Aber die internationale Kritik an den Ratingagenturen wächst. Insbesondere, weil sie sich von den Anleiheemittenten bezahlen lassen, also den Unternehmen, welche die Anleihen in Umlauf bringen. Kungeln ist da nicht ausgeschlossen. Warum sollte sich ein Anleihegeber, sprich Schuldner, nicht die "netteste" Ratingfirma aussuchen? In den USA laufen derzeit Prozesse gegen Moody´s und S & P, worin diese verdächtigt werden, allzu positive Ratings gegen gute Bezahlung verliehen zu haben.
Unbestreitbar ist das Versagen der Ratingagenturen bei der sogenannten Subprime-Krise vor drei Jahren. Damals bündelten die Investmentbanken der Wallstreet Ramschhypotheken insolventer Schuldner zu einem undurchschaubaren Knäuel von Zertifikaten und Derivaten. Die Ratingunternehmen versahen sie mit ihrem Super-Gütestempel AAA, wodurch die Papiere "wertvoll" wurden und in den internationalen Kreislauf gebracht werden konnten. Einen Grossteil dieser Papiere erwarben die unbedarften deutschen Landesbanken und kurze Zeit danach stuften die gleichen Ratingfirmen diese Zertifikate auf "junk" (=Müll) ab, womit die Anleihen praktisch wertlos geworden sind.
Auch im Falle von Griechenland trieben die Rater ein ein dubioses Spiel. Die Verschuldung dieses Landes war seit langen bekannt; trotzdem lag sein "Investment Grade" bei A, wobei Griechenland sogar noch vor China (A-) rangierte. Als in der EU die Finanzhilfen für Griechenland bereits anliefen, gossen die Agenturen noch Öl ins Feuer, indem sie das Kreditniveau dieses Landes auf BB+ (Ramsch) herabstuften. Dieses merkwürdige Timing sandte Schockwellen in die Finanzwelt, welche noch lange spürbar sein werden.
Bei so viel anzuzweifelnder Kompetenz und gleichzeitigem Machtanspruch fragt man sich, warum es die Ratingfirmen überhaupt noch gibt. Nun, sie sind in erster Linie eine US-amerikanische Veranstaltung. Dort sind sie schon seit hundert Jahren aktiv und in den Satzungen der allmächtigen Pensionsfonds steht sogar geschrieben, dass sie nur Anleihen kaufen dürfen, die von Moody´s und Co. gut bewertet sind. Darüberhinaus kommt es der amerikanischen Finanzwelt wohl auch gelegen, wenn sie die "Buchhaltung" der europäischen Firmen und Wettbewerber durchstöbern dürfen. Auch der Karlsruher Stromversorger liess sich von allen drei Agenturen bewerten und verkündete bei der kürzlichen Hauptversammlung stolz sein Rating A-.
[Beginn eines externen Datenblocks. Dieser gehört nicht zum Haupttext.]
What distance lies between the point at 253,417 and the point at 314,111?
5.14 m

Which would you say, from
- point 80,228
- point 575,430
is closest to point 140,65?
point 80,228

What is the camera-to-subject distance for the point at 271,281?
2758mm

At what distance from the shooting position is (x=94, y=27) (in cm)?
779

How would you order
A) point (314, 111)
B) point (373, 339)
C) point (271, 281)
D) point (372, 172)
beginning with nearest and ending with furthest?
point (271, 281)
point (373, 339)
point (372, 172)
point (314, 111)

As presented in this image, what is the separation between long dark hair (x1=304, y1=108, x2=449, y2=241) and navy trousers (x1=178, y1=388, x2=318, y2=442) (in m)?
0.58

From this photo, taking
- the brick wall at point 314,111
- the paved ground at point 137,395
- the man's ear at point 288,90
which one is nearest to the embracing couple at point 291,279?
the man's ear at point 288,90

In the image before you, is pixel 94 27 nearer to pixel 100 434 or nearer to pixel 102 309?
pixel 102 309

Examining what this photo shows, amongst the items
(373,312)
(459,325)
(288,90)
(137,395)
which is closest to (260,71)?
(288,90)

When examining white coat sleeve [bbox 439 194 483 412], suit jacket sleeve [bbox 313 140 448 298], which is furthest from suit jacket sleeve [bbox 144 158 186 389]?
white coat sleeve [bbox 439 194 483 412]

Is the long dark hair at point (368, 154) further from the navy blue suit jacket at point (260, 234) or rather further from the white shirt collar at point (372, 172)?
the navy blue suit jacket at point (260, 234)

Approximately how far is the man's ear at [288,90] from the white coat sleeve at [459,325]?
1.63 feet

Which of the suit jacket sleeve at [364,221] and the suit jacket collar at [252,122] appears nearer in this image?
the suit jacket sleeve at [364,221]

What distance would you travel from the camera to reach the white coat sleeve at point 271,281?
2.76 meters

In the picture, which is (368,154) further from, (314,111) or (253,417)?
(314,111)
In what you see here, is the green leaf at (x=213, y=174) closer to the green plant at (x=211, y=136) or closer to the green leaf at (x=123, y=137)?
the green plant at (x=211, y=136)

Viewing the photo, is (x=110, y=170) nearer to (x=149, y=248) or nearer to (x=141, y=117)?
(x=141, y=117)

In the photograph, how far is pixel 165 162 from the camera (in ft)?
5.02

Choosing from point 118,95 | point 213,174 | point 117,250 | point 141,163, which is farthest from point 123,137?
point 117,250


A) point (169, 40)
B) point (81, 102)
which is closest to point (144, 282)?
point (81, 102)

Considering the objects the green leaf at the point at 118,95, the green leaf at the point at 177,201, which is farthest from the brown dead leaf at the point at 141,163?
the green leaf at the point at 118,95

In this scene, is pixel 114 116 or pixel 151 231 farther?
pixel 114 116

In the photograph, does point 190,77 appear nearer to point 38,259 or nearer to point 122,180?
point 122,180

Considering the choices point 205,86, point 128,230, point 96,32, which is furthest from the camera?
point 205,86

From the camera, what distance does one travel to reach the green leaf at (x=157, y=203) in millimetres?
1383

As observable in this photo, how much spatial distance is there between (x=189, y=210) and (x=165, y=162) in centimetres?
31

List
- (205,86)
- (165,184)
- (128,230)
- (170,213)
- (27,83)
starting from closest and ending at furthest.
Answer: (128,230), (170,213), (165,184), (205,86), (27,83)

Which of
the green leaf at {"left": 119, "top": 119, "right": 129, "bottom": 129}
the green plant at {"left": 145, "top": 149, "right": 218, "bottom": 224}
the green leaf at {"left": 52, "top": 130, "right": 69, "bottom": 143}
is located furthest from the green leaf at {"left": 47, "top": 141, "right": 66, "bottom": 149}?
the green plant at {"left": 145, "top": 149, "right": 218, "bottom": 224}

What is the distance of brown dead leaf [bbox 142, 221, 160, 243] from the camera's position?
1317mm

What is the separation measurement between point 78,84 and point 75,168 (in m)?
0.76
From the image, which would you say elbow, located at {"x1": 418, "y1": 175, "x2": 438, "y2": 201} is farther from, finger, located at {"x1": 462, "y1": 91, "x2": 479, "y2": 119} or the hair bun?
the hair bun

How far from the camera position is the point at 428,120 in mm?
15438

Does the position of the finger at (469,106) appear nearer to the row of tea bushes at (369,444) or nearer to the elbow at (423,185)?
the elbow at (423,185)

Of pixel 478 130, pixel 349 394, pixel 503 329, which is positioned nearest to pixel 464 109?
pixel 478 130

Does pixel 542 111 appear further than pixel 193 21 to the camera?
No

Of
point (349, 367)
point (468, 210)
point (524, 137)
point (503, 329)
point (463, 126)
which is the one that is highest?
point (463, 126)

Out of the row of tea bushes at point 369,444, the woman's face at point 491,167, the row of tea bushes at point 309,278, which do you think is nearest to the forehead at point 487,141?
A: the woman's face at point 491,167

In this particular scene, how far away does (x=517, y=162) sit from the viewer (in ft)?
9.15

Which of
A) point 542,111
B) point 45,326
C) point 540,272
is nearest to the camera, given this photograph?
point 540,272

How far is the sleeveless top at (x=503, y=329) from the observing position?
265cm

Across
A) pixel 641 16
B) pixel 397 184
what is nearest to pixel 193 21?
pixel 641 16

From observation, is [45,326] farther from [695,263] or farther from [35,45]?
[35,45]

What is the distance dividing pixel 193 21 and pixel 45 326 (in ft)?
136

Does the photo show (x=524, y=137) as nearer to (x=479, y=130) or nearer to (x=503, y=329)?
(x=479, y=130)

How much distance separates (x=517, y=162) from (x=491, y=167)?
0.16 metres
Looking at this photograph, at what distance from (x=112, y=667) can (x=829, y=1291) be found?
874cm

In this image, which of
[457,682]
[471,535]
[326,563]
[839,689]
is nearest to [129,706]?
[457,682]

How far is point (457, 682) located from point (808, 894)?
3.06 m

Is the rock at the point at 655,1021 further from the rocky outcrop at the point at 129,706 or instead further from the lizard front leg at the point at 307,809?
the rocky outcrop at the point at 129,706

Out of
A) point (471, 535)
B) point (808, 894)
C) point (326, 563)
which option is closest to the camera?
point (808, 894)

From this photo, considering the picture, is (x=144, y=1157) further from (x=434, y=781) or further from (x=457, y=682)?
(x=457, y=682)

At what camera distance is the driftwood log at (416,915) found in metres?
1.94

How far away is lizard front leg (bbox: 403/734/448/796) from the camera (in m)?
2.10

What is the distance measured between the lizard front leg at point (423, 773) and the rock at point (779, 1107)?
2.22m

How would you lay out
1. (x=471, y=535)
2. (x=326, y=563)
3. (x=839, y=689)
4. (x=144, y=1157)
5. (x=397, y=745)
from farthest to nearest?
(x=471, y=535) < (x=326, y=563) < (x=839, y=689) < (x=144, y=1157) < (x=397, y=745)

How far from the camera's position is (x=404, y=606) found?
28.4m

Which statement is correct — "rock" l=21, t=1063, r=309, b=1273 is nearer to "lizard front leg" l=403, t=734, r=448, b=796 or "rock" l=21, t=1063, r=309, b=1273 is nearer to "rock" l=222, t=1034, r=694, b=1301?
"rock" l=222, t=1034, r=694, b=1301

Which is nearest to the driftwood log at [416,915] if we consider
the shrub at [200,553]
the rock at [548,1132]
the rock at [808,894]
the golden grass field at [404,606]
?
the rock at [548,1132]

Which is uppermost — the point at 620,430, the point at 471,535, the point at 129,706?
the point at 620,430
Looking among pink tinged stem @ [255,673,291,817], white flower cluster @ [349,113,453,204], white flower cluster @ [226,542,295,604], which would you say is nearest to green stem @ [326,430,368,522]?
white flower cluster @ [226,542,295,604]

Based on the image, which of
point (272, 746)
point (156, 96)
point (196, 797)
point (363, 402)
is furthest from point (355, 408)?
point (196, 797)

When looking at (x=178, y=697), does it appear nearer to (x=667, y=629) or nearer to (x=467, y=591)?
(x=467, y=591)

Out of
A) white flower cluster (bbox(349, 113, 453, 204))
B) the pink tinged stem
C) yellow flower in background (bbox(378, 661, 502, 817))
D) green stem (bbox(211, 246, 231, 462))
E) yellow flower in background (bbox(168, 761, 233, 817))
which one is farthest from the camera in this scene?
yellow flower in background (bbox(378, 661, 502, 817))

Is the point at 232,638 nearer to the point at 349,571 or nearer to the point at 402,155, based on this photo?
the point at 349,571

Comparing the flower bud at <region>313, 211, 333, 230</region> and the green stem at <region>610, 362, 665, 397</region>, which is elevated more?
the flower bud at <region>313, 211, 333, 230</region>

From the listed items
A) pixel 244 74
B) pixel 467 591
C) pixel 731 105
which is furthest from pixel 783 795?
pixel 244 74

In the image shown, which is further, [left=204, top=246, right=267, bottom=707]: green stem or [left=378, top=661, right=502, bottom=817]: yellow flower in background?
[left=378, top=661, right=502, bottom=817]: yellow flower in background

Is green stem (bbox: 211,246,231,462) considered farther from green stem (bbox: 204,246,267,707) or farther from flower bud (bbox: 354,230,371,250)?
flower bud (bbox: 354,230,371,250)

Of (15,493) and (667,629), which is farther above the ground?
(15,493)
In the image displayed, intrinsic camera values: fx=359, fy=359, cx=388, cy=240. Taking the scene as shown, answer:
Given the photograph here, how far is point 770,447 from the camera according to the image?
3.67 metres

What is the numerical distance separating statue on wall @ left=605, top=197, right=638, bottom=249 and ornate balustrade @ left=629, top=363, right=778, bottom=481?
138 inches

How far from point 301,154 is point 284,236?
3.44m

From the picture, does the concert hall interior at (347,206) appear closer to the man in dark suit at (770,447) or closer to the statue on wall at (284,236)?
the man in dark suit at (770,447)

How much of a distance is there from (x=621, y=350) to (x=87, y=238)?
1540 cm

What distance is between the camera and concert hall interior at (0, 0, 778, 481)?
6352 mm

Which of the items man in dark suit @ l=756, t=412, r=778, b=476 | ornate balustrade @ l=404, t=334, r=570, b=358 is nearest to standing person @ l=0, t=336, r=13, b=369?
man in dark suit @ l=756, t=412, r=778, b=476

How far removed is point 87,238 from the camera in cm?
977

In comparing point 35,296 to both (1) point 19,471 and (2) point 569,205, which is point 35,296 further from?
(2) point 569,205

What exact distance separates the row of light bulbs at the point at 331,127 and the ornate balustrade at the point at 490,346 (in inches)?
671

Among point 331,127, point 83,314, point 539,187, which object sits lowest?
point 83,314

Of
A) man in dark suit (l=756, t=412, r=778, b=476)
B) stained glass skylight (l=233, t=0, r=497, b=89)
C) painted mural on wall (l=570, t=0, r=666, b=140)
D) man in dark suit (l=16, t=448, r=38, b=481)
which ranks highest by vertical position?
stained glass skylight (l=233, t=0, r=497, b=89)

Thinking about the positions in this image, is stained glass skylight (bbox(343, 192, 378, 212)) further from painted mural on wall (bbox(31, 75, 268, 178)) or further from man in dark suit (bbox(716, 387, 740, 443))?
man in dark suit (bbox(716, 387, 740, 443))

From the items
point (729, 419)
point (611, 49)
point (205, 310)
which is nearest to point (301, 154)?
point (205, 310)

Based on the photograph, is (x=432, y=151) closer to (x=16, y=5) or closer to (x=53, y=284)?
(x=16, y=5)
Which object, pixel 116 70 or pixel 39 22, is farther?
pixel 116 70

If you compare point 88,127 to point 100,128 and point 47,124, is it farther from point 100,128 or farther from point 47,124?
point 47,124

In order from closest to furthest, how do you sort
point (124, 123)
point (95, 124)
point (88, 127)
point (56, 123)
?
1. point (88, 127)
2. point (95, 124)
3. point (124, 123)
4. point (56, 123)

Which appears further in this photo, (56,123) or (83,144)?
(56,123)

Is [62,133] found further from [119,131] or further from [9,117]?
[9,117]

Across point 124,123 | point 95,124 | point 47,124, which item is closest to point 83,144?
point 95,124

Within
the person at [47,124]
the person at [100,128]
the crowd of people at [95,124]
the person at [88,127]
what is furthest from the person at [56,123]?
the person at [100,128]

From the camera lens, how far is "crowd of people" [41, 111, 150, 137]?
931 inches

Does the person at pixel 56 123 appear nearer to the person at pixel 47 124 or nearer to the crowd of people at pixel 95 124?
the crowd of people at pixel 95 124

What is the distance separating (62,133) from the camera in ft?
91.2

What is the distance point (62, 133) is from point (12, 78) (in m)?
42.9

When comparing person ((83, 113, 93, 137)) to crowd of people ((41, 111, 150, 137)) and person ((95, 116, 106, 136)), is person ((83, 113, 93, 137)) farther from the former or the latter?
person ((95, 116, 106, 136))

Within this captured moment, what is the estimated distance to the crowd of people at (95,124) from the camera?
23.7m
Vor diesem Hintergrund stellt sich die Frage: warum gibt es keine europäische Ratingagentur, etwa unter der Aufsicht der EU oder der Europäischen Zentralbank? Nun, es gibt diese Idee schon seit mehr als zehn Jahren, ohne, dass bisher etwas geschehen wäre. Europas Uhren ticken langsam, zu langsam; unsere Politiker sind eben Schlaffis.
Inzwischen zahlen wir Steuerbürger die Rechnung!